Key role of CTLA-4 expressed on CD25⁺CD4⁺ regulatory T cells in downregulating the activation and proliferation of other T cells. (A) Anti–CTLA-4 mAb (100 μg/ml) or control hamster Ab with or without anti-FcR mAb (10 μg/ml) or Fab–anti-CTLA-4 mAb (100 μg/ml) was added to the culture of CD25⁺ or CD25⁻CD4⁺ T cells purified from BALB/c spleen and lymph node cells (as shown in Fig. 1), or these two populations were mixed at a 1:1 ratio. The culture was stimulated for 3 d with Con A (1 μg/ml) along with irradiated BALB/c spleen cells as APCs. Incorporation of ³H-TdR during the last 6 h of the culture is shown as the degree of proliferation.

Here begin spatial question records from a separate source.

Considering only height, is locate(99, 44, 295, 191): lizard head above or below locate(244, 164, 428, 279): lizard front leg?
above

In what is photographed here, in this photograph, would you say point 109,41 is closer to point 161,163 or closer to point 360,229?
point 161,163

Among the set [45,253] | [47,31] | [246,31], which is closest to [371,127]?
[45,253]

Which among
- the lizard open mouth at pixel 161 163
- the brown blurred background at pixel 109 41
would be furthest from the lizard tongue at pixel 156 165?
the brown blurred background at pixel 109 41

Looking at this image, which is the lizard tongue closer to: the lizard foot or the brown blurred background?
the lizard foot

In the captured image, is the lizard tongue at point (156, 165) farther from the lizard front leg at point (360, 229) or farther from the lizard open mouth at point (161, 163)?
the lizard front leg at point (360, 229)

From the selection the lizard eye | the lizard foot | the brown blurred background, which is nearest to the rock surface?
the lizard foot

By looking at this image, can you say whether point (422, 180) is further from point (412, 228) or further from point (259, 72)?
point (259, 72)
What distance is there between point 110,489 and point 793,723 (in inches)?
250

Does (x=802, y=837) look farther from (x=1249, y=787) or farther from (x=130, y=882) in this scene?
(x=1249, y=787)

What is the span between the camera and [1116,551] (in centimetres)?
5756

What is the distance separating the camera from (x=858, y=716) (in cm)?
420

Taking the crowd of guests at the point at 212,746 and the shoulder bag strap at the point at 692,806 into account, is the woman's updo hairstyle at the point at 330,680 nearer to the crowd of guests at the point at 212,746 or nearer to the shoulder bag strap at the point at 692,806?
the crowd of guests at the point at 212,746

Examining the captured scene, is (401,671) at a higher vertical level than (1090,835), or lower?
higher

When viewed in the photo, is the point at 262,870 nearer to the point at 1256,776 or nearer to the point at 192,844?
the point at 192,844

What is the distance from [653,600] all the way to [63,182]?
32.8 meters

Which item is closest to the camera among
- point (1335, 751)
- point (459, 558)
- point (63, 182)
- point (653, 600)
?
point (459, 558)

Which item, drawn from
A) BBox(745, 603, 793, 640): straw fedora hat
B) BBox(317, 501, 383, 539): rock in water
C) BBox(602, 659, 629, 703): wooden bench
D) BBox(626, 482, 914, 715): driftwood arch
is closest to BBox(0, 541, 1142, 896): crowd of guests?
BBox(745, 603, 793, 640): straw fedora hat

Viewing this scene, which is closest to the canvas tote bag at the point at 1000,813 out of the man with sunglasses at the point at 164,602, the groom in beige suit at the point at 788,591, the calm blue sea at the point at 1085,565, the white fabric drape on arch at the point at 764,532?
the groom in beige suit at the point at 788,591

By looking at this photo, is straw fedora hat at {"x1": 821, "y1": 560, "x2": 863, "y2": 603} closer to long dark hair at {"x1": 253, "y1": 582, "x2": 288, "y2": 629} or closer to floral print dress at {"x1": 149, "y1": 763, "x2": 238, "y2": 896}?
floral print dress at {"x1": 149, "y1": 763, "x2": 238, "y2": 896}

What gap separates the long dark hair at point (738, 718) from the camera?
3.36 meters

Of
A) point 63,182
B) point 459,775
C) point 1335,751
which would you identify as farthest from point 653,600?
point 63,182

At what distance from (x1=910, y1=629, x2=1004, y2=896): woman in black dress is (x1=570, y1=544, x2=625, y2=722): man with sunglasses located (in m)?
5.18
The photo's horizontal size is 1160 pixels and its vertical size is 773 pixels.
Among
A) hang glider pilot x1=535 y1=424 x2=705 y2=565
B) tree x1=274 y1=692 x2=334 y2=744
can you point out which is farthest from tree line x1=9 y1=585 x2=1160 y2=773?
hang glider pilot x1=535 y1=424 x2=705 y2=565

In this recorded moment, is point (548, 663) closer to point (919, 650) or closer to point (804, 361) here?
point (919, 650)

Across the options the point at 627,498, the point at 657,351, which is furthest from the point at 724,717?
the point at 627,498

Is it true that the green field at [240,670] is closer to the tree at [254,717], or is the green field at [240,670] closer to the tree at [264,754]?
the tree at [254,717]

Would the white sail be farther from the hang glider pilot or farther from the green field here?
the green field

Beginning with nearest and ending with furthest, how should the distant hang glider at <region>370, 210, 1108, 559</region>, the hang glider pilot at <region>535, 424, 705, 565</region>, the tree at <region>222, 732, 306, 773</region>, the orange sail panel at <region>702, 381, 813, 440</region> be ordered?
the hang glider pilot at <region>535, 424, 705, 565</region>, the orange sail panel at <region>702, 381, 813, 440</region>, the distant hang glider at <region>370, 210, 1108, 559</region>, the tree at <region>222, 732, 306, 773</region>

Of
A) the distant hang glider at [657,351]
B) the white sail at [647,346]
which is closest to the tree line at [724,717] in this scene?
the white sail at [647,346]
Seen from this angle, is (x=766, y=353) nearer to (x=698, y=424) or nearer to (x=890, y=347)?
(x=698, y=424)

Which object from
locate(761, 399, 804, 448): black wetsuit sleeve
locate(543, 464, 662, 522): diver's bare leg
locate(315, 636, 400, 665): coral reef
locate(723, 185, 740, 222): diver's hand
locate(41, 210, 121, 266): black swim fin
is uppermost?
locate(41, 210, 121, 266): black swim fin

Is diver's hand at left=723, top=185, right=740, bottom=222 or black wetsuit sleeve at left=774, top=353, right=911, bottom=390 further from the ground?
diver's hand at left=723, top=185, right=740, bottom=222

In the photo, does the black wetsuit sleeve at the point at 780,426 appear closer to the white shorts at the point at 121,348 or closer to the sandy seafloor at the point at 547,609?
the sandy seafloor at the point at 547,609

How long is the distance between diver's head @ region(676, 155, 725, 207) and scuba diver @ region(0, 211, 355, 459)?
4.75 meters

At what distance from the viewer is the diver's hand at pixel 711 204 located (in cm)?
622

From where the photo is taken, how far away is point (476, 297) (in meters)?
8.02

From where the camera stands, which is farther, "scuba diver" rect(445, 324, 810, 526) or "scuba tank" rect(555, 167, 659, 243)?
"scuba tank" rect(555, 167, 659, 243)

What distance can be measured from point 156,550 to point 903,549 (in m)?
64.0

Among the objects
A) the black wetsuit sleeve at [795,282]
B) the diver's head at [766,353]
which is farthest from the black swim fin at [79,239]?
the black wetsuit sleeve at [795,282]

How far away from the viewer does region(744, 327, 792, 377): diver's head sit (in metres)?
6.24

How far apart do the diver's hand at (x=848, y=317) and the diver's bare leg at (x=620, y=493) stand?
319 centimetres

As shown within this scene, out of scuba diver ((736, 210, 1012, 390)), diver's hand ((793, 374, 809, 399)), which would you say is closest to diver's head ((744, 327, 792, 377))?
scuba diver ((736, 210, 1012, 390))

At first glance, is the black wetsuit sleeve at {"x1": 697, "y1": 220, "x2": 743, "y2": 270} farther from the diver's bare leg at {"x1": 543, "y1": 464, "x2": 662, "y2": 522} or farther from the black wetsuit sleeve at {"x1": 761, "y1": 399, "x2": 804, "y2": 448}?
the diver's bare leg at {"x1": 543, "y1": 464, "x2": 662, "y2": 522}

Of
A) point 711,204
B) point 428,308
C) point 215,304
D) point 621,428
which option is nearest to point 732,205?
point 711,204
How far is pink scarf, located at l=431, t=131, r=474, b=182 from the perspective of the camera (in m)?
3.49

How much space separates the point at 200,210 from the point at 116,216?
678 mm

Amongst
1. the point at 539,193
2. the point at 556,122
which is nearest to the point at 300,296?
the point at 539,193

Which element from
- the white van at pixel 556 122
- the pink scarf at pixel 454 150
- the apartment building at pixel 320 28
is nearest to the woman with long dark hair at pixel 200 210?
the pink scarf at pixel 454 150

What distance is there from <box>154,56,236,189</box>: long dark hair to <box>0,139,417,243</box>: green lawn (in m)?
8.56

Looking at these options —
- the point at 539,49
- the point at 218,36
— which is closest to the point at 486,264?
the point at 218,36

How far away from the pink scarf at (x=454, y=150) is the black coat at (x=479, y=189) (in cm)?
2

Background counts in the wells with APCs alone were always <1,500 cpm in these experiments and those below. α, anti-. (B) CD25⁺ or CD25⁻CD4⁺ T cells or a 1:1 mixture of the two populations were stimulated with anti-CD3 mAb (10 μg/ml) in the presence of Fab–anti–CTLA-4 mAb at various concentrations (black symbols) or control Fab–hamster IgG at 300 μg/ml (white symbols). (C) CD25⁺ or CD25⁻CD4⁺ T cells or two populations mixed at an equal ratio, purified from the spleens of DO11.10 transgenic mice, were cultured for 3 d with 0.1 μM OVA-P(323–339) in the presence of Fab–anti–CTLA-4 mAb or control Fab–hamster IgG at 100 μg/ml. α, anti-. (D) CD25⁻CD4⁺ T cells prepared from 3-wk-old CTLA-4–deficient (CTLA-4^−/−) B6 mice or a 1:1 mixture of these cells with CD25⁺CD4⁺ T cells from 2-mo-old normal B6 mice was stimulated with anti-CD3 mAb for 3 d in the presence of Fab–anti–CTLA-4 mAb at indicated concentrations. The counts of CTLA-4–deficient CD25⁻CD4⁺ T cells cultured without stimulation were background levels (i.e., <2,000 cpm). α, anti-. (E) CD25⁺CD4⁺ T cells prepared from CD28-deficient (CD28^−/−) B6 mice or normal B6 mice were mixed with an equal number of CD25⁻CD4⁺ T cells from normal B6 mice and stimulated with anti-CD3 mAb for 3 d. A representative result of more than three independent experiments is shown. The means of duplicate cultures are shown, and the SEM was always with 10% of the mean for each experiment.